= WRITTEN TASK =
Reproduce all of the data word for word.

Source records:

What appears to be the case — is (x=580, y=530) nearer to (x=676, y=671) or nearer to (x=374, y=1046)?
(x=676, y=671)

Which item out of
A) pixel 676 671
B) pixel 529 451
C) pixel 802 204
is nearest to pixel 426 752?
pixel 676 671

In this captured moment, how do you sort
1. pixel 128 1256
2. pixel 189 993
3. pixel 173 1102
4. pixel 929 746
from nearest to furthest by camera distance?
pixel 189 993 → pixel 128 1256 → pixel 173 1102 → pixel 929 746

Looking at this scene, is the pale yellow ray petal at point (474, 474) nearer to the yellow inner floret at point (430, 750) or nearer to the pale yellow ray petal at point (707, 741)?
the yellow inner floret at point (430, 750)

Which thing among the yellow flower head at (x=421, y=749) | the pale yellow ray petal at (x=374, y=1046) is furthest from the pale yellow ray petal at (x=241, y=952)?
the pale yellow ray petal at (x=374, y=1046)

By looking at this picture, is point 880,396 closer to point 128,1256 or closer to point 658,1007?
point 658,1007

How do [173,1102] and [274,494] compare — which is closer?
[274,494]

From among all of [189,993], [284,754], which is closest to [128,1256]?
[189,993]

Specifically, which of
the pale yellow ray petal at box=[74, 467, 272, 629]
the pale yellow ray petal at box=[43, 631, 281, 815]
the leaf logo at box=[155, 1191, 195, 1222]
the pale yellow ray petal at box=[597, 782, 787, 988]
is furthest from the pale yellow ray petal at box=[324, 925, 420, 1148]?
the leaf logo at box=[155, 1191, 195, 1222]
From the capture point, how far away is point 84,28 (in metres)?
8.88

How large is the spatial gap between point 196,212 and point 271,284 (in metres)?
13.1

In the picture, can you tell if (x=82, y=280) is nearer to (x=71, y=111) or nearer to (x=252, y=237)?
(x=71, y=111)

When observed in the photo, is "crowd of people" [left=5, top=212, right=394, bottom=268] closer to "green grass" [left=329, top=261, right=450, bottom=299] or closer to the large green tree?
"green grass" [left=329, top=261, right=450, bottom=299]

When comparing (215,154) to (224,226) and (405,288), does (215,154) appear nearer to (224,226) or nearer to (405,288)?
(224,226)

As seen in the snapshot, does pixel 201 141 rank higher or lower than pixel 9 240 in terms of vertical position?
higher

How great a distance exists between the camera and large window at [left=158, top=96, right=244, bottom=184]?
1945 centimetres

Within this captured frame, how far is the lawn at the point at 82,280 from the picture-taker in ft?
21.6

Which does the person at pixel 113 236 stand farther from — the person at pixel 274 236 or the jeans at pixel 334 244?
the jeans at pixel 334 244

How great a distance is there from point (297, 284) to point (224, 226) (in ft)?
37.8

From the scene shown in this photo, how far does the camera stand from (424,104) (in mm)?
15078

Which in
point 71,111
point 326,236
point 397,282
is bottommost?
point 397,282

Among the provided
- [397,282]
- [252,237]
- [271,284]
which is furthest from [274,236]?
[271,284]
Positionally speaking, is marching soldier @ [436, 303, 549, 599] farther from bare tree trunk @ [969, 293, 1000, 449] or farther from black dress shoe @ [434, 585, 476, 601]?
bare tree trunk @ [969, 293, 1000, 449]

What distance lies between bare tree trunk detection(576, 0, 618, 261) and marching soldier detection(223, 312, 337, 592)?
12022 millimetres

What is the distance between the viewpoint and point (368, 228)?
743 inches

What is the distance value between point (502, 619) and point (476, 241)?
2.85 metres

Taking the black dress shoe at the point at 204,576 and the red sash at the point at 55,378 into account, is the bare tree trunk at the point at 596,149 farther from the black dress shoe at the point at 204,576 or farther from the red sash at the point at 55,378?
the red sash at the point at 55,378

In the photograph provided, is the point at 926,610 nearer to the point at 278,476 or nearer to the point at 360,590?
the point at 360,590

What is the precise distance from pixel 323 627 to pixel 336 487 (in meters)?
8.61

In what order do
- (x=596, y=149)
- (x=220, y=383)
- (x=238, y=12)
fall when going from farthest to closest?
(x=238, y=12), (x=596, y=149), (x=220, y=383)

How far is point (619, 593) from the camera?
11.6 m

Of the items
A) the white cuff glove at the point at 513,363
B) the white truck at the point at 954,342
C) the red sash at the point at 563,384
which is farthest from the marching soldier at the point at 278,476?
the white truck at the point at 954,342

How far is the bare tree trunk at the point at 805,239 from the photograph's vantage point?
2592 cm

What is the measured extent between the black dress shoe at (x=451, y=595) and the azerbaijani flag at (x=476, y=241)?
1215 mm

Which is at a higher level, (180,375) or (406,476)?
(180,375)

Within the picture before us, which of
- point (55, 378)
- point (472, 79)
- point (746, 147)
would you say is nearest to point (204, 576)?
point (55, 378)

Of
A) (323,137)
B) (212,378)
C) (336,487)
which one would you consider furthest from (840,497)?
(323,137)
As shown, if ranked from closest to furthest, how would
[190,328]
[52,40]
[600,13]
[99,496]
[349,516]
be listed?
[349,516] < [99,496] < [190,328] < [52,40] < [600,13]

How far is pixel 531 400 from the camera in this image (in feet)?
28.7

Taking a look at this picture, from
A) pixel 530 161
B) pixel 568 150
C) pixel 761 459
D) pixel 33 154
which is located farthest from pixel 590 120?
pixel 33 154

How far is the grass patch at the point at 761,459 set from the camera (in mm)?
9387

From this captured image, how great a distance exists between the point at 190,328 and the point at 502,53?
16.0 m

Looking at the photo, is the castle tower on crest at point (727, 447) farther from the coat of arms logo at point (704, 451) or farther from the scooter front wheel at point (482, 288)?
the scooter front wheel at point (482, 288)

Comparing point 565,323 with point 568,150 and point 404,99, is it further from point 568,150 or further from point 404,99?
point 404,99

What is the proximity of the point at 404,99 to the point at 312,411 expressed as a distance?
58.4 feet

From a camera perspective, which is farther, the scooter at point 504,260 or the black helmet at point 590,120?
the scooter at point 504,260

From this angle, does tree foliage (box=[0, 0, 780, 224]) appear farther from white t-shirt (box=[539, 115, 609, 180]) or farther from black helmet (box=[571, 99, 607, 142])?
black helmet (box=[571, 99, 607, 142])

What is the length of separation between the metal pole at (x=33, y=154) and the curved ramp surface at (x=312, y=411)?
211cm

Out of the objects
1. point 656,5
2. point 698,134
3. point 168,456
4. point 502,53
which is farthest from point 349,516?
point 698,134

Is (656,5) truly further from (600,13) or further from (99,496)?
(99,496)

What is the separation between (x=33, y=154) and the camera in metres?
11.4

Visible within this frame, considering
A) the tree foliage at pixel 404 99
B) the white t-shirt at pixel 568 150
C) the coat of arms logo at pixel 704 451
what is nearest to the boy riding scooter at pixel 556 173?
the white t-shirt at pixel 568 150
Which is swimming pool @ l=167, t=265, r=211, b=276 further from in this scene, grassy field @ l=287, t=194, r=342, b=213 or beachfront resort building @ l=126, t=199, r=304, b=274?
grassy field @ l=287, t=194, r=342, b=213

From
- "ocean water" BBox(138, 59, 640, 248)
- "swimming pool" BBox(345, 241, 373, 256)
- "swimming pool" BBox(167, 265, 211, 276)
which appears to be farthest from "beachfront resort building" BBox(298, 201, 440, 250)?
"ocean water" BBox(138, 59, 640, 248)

= REPLY =
What appears to be the case — is (x=580, y=530) nearer to (x=676, y=671) or nearer to (x=374, y=1046)?
(x=676, y=671)

Which item out of
A) pixel 676 671
B) pixel 529 451
C) pixel 802 204
is nearest to pixel 426 752?
pixel 676 671

In this captured moment, how do you sort
1. pixel 128 1256
2. pixel 189 993
3. pixel 173 1102
4. pixel 929 746
from nearest to furthest by camera distance?
pixel 189 993 → pixel 128 1256 → pixel 173 1102 → pixel 929 746

Looking at this scene, is the pale yellow ray petal at point (474, 474) nearer to the yellow inner floret at point (430, 750) or nearer to the pale yellow ray petal at point (707, 741)?
the yellow inner floret at point (430, 750)

Which thing among the yellow flower head at (x=421, y=749) | the pale yellow ray petal at (x=374, y=1046) is furthest from the pale yellow ray petal at (x=241, y=952)?
the pale yellow ray petal at (x=374, y=1046)

By looking at this picture, is point 880,396 closer to point 128,1256 or closer to point 658,1007?
point 658,1007

How do [173,1102] and [274,494] compare — which is closer?
[274,494]

From among all of [189,993], [284,754], which is closest to [128,1256]?
[189,993]

Specifically, which of
the pale yellow ray petal at box=[74, 467, 272, 629]
the pale yellow ray petal at box=[43, 631, 281, 815]
the leaf logo at box=[155, 1191, 195, 1222]
the pale yellow ray petal at box=[597, 782, 787, 988]
is furthest from the pale yellow ray petal at box=[324, 925, 420, 1148]?
the leaf logo at box=[155, 1191, 195, 1222]
From the capture point, how far away is point 84,28 (in metres)?
8.88

How large is the spatial gap between point 196,212 and point 271,284 (in metres)?
13.1

In the picture, can you tell if (x=82, y=280) is nearer to (x=71, y=111) or nearer to (x=252, y=237)?
(x=71, y=111)

When observed in the photo, is "crowd of people" [left=5, top=212, right=394, bottom=268] closer to "green grass" [left=329, top=261, right=450, bottom=299] or closer to the large green tree?
"green grass" [left=329, top=261, right=450, bottom=299]

When comparing (215,154) to (224,226) and (405,288), does (215,154) appear nearer to (224,226) or nearer to (405,288)?
(224,226)

As seen in the snapshot, does pixel 201 141 rank higher or lower than pixel 9 240 in terms of vertical position?
higher

How great a distance exists between the camera and large window at [left=158, top=96, right=244, bottom=184]?
1945 centimetres

Within this captured frame, how far is the lawn at the point at 82,280 from the picture-taker in ft?
21.6

Which does the person at pixel 113 236 stand farther from — the person at pixel 274 236 or the jeans at pixel 334 244?
the jeans at pixel 334 244

How great a distance is there from point (297, 284) to point (224, 226) (in ft)?
37.8

From the scene shown in this photo, how far does the camera stand from (424,104) (in mm)?
15078

Which in
point 71,111
point 326,236
point 397,282
is bottommost?
point 397,282

Among the provided
- [397,282]
- [252,237]
- [271,284]
which is furthest from [274,236]?
[271,284]
Positionally speaking, is marching soldier @ [436, 303, 549, 599] farther from bare tree trunk @ [969, 293, 1000, 449] or farther from black dress shoe @ [434, 585, 476, 601]?
bare tree trunk @ [969, 293, 1000, 449]

What distance lies between bare tree trunk detection(576, 0, 618, 261) and marching soldier detection(223, 312, 337, 592)?
12022 millimetres

What is the distance between the viewpoint and point (368, 228)?
743 inches

What is the distance value between point (502, 619) and point (476, 241)?
2.85 metres

Taking the black dress shoe at the point at 204,576 and the red sash at the point at 55,378 into account, is the bare tree trunk at the point at 596,149 farther from the black dress shoe at the point at 204,576 or farther from the red sash at the point at 55,378?
the red sash at the point at 55,378

In the photograph provided, is the point at 926,610 nearer to the point at 278,476 or nearer to the point at 360,590?
the point at 360,590

What is the precise distance from pixel 323 627 to pixel 336 487 (in meters)?
8.61

In what order do
- (x=596, y=149)
- (x=220, y=383)
- (x=238, y=12)
fall when going from farthest to closest?
(x=238, y=12), (x=596, y=149), (x=220, y=383)

How far is point (619, 593) from the camera?
11.6 m

Of the items
A) the white cuff glove at the point at 513,363
B) the white truck at the point at 954,342
C) the red sash at the point at 563,384
which is farthest from the marching soldier at the point at 278,476?
the white truck at the point at 954,342

How far is the bare tree trunk at the point at 805,239 from the photograph's vantage point?
2592 cm

What is the measured extent between the black dress shoe at (x=451, y=595) and the azerbaijani flag at (x=476, y=241)?
1215 mm

Which is at a higher level, (180,375) or (406,476)?
(180,375)

Within the picture before us, which of
- point (55, 378)
- point (472, 79)
- point (746, 147)
would you say is nearest to point (204, 576)?
point (55, 378)

Of
A) (323,137)
B) (212,378)
C) (336,487)
which one would you consider furthest from (840,497)?
(323,137)
As shown, if ranked from closest to furthest, how would
[190,328]
[52,40]
[600,13]
[99,496]
[349,516]
be listed?
[349,516] < [99,496] < [190,328] < [52,40] < [600,13]

How far is pixel 531 400 from the camera in this image (in feet)?
28.7

Taking a look at this picture, from
A) pixel 530 161
B) pixel 568 150
C) pixel 761 459
D) pixel 33 154
which is located farthest from pixel 590 120?
pixel 33 154

How far is the grass patch at the point at 761,459 set from the camera (in mm)?
9387

From this captured image, how great a distance exists between the point at 190,328 and the point at 502,53?
16.0 m

Looking at the photo, is the castle tower on crest at point (727, 447) farther from the coat of arms logo at point (704, 451) or farther from the scooter front wheel at point (482, 288)?
the scooter front wheel at point (482, 288)

Comparing point 565,323 with point 568,150 and point 404,99, is it further from point 568,150 or further from point 404,99?
point 404,99

What is the proximity of the point at 404,99 to the point at 312,411 expressed as a distance?
58.4 feet

From a camera perspective, which is farther, the scooter at point 504,260 or the black helmet at point 590,120?
the scooter at point 504,260

From this angle, does tree foliage (box=[0, 0, 780, 224]) appear farther from white t-shirt (box=[539, 115, 609, 180]) or farther from black helmet (box=[571, 99, 607, 142])?
black helmet (box=[571, 99, 607, 142])

What is the length of separation between the metal pole at (x=33, y=154) and the curved ramp surface at (x=312, y=411)?
211cm

Out of the objects
1. point 656,5
2. point 698,134
3. point 168,456
4. point 502,53
which is farthest from point 349,516?
point 698,134

Is (656,5) truly further from (600,13) or further from (99,496)?
(99,496)

What is the separation between (x=33, y=154) and the camera in metres?
11.4

Visible within this frame, considering
A) the tree foliage at pixel 404 99
B) the white t-shirt at pixel 568 150
C) the coat of arms logo at pixel 704 451
what is nearest to the boy riding scooter at pixel 556 173?
the white t-shirt at pixel 568 150
Which is swimming pool @ l=167, t=265, r=211, b=276 further from in this scene, grassy field @ l=287, t=194, r=342, b=213 or beachfront resort building @ l=126, t=199, r=304, b=274?
grassy field @ l=287, t=194, r=342, b=213

From
- "ocean water" BBox(138, 59, 640, 248)
- "swimming pool" BBox(345, 241, 373, 256)
- "swimming pool" BBox(167, 265, 211, 276)
which appears to be farthest from "beachfront resort building" BBox(298, 201, 440, 250)?
"ocean water" BBox(138, 59, 640, 248)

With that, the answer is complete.